Scale-out data management with Commvault HyperScale technology

This whitepaper discusses how Commvault HyperScale™ Technology can provide the right architectural approach to build a sound data management strategy as organizations struggle with explosive data growth and adopt hybrid cloud IT.

As organizations continue to innovate their businesses through digital transformation, it is clear that data has become the new currency. Successful organizations must harness the power of data to drive competitive differentiation and provide value to their customers.

Managing the lifecycle of data across primary, secondary, and tertiary tiers in today’s hybrid IT environments represents a daunting challenge for organizations. Based on a study conducted by Commvault, more than 70% of data now exists in the secondary storage tier1. With such data growth in the secondary storage tier, it is clear that previously used approaches for data management are no longer sufficient. It is also clear that while some workloads may be suitable for cloud migration, substantial workloads will remain on premises. Therefore, providing cloud-like scale, resiliency, and economics is top of mind for many organizations.

Commvault HyperScale™ Technology is a modern approach to data management that leverages the breadth and depth of Commvault’s data management platform combined with the benefits of a scale-out architecture. Available in a software or a turnkey appliance form factor, Commvault HyperScale™ Technology offers a modular, scalable, and highly resilient data management solution that is simple to install and manage. Commodity hardware and lower operational demands, combined with subscription-based pricing; allow customers to enjoy cloud-like economics while reducing the overall TCO of their data management solution.

The problem of data growth and legacy data management architectures

Over the past few years, a lot has been written about the explosive data growth organizations are experiencing as they go through digital transformation.

Data management solutions over the past two decades have been based on a traditional scale-up architecture. As data has grown, a continuous cycle of fine tuning this monolithic scale-up architecture is a requirement – demanding time and resource complexity to manage. However, the basic architecture has largely remained the same and has consisted of media servers playing the role of data movers with dedicated storage capacity in the form of HDDs at the back end or storage sub-systems, which provide higher storage capacity and performance with the addition of storage expansion. As these media servers still largely govern performance in terms of IOPS and throughput by adding storage or scaling-up, performance saturation is reached at the compute layer once capacity starts increasing. This performance slow down often means missed SLAs, and the business being exposed to risk. Additionally, these legacy architectures were built on disparate pieces of infrastructure which are generally managed by different teams within the organizations, which created several dependencies and delays in getting a solution into production. Management, patching and upgrades were considered to be equally onerous tasks. In multi-tenancy and shared service environments this task complexity is multiplied many times over based on the need for change control, end customer communication, and highly constrained operational windows.

Introducing Commvault HyperScale™ Technology

The combination of hyperconvergence and distributed web-scale computing architectures is revolutionizing enterprise datacenters. With hyperconvergence, organizations are able to collapse IT infrastructure silos and bring cloud-like agility and economics to on-premises IT operations. Web-scale extends the concept of hyperconvergence using a highly distributed, shared-nothing architecture, with features such as data availability, linear scalability of compute and storage, and non-disruptive in-place upgrades.
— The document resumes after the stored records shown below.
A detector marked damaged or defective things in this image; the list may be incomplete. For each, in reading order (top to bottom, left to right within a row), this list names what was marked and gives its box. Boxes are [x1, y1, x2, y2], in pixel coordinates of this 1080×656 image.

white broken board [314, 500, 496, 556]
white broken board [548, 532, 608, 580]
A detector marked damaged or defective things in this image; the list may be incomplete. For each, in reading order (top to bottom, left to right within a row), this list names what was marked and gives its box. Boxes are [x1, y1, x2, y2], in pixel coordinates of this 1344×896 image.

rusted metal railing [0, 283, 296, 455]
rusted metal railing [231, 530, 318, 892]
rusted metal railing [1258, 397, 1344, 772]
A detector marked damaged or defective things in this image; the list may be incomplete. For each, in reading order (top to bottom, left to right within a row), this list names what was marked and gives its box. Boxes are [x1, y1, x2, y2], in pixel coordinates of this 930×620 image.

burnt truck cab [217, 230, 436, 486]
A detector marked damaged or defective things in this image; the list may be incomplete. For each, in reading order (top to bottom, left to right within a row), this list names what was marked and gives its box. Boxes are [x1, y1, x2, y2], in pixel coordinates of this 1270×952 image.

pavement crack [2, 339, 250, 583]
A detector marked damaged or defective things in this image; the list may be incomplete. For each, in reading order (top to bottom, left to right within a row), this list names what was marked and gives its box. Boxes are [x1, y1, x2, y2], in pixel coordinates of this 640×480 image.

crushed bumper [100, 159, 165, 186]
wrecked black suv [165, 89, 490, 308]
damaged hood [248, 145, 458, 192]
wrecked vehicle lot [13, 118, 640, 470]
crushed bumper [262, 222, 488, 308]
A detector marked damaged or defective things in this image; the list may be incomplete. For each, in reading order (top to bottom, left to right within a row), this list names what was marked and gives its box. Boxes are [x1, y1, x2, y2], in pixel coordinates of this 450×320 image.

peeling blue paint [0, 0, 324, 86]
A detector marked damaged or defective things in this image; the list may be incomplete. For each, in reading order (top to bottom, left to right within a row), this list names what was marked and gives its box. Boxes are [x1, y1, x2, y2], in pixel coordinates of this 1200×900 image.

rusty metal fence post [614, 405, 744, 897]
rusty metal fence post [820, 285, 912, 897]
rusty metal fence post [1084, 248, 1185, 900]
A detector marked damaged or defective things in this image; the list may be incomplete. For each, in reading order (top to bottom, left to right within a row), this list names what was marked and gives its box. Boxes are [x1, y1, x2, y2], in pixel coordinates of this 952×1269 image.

Commvault HyperScale™ Technology is a hyperconverged data management solution built upon Commvault’s industry leading technology, Commvault Complete™ Backup & Recovery, that tightly integrates compute, storage, full life cycle data management, and analytics into a single platform across the data center and the cloud. It includes storage and server compute (CPU and memory) in a single platform building block. Each building block consists of three nodes based on industry-standard and high performance x86 server technology and delivers a unified, scale-out, shared-nothing architecture with no single point of failure.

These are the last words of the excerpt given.